■ **EXERCISE BRIEF**
From the line that holds "How far is the" to the last line of the data, copy everything exactly; leave out all the rest.

-=-=-

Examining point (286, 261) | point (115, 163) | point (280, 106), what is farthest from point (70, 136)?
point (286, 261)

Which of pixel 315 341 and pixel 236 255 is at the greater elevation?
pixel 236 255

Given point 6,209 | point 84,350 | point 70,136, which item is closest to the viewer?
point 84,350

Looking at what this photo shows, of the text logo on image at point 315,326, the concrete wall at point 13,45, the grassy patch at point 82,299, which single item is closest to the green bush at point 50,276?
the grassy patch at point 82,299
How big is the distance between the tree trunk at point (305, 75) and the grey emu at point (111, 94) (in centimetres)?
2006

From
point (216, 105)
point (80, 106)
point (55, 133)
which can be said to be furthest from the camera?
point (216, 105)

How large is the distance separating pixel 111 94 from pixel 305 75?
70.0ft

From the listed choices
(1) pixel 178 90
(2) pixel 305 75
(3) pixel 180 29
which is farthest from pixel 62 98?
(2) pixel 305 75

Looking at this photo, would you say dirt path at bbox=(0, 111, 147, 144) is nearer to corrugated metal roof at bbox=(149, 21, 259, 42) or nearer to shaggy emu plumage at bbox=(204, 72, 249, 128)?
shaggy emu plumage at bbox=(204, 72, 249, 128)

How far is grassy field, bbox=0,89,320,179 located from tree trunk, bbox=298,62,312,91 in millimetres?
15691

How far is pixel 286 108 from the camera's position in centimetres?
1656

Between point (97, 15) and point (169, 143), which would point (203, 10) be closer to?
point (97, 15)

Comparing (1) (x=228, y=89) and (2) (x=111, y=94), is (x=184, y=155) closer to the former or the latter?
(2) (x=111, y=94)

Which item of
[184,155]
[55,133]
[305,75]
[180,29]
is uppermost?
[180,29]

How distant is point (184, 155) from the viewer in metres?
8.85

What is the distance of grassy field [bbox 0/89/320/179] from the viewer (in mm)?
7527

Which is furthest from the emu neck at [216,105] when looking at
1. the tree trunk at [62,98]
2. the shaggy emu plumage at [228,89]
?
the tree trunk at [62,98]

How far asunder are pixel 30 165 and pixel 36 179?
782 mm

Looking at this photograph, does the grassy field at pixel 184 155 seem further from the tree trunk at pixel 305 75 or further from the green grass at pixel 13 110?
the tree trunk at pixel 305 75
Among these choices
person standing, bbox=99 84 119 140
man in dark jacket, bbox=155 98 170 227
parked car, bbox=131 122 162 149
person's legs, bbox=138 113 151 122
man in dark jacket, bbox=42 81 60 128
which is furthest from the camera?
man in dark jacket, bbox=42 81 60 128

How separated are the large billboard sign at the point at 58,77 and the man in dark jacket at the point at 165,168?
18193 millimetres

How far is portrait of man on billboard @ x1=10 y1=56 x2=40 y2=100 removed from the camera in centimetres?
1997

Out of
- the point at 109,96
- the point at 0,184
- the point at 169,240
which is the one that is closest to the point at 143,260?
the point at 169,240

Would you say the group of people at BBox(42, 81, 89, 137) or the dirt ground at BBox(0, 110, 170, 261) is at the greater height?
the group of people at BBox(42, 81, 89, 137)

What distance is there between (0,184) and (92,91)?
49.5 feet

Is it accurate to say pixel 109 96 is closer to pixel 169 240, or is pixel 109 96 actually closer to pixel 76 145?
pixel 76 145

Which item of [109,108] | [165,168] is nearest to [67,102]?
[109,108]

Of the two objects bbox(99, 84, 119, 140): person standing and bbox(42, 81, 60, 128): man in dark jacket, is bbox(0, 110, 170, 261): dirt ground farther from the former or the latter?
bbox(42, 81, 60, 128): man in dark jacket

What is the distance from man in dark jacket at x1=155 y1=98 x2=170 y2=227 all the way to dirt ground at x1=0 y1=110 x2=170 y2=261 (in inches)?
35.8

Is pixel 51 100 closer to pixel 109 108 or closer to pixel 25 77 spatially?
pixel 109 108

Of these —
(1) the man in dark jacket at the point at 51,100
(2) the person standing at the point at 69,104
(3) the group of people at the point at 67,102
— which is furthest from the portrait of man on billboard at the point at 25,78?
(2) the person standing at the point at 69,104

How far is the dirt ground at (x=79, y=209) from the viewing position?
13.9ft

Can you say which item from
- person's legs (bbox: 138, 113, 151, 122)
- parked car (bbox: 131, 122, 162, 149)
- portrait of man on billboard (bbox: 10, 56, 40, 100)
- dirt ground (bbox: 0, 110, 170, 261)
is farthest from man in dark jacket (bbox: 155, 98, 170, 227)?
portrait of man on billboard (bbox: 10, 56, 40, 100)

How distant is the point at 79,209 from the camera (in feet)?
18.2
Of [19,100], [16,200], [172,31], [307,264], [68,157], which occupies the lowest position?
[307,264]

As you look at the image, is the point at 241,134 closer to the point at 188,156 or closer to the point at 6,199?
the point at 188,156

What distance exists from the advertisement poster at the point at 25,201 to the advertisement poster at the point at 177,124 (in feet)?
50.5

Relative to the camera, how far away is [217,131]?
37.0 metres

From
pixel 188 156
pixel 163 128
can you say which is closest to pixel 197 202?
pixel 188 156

-=-=-

■ **SOLUTION TO THIS EXERCISE**
How far is the dirt ground at (x=79, y=209) from the viewing position?
13.9ft

Can you say which item from
- person's legs (bbox: 138, 113, 151, 122)
- parked car (bbox: 131, 122, 162, 149)
- portrait of man on billboard (bbox: 10, 56, 40, 100)
- dirt ground (bbox: 0, 110, 170, 261)
is farthest from man in dark jacket (bbox: 155, 98, 170, 227)?
portrait of man on billboard (bbox: 10, 56, 40, 100)

How distant is the point at 79,209 from the camera (in feet)?
18.2
Of [19,100], [16,200], [172,31], [307,264], [68,157], which occupies the lowest position?
[307,264]

As you look at the image, is the point at 241,134 closer to the point at 188,156 or closer to the point at 6,199?
the point at 188,156

What distance exists from the advertisement poster at the point at 25,201 to the advertisement poster at the point at 177,124 (in feet)?
50.5

Relative to the camera, how far away is [217,131]?
37.0 metres

From
pixel 188 156
pixel 163 128
can you say which is closest to pixel 197 202?
pixel 188 156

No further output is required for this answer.